■ **What this task involves**
Reproduce the lines below word for word, leaving out the pictures.

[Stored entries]

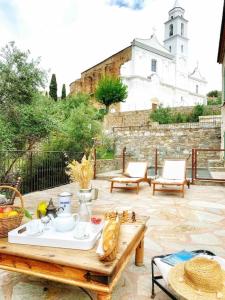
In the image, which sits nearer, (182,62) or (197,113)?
(197,113)

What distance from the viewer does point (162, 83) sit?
101 ft

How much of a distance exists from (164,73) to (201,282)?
32.7m

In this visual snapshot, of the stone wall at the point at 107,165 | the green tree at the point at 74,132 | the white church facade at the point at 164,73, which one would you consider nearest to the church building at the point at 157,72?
the white church facade at the point at 164,73

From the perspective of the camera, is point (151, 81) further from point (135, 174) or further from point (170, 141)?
point (135, 174)

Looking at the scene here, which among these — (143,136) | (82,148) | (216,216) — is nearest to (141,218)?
(216,216)

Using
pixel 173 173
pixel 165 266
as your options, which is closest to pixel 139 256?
pixel 165 266

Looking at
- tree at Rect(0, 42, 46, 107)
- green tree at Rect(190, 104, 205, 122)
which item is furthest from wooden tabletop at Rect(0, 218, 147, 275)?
green tree at Rect(190, 104, 205, 122)

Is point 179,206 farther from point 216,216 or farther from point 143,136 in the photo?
point 143,136

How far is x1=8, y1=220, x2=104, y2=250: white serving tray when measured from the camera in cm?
188

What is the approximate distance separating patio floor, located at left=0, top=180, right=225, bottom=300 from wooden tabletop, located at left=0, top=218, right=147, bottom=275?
1.80 feet

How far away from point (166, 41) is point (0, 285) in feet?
132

■ **Output of the exercise**
In the image, which sits nearer, (182,62) or (197,113)?
(197,113)

What distance from the viewer does point (162, 83) sit?
101 ft

How much of a distance exists from (164,73) to (201,282)?
32.7m

In this visual snapshot, of the stone wall at the point at 107,165 | the green tree at the point at 74,132 | the white church facade at the point at 164,73, which one would you consider nearest to the church building at the point at 157,72?
the white church facade at the point at 164,73

From the perspective of the camera, is point (151, 81) further from point (135, 174) or further from point (170, 141)?
point (135, 174)

Looking at the scene here, which among these — (143,136) | (82,148) | (216,216) — is nearest to (141,218)?
(216,216)

Using
pixel 173 173
pixel 165 266
as your options, which is closest to pixel 139 256?
pixel 165 266

Looking at
- tree at Rect(0, 42, 46, 107)
- green tree at Rect(190, 104, 205, 122)
which item is furthest from wooden tabletop at Rect(0, 218, 147, 275)?
green tree at Rect(190, 104, 205, 122)

Is point 179,206 farther from point 216,216 or farther from point 143,136 in the photo?
point 143,136

How far is x1=8, y1=220, x2=104, y2=250: white serving tray when measured from the camera in cm?
188

What is the approximate distance separating patio floor, located at left=0, top=180, right=225, bottom=300 from wooden tabletop, located at left=0, top=218, right=147, bottom=275?
1.80 feet

How far away from point (166, 41) is point (0, 285) in feet?
132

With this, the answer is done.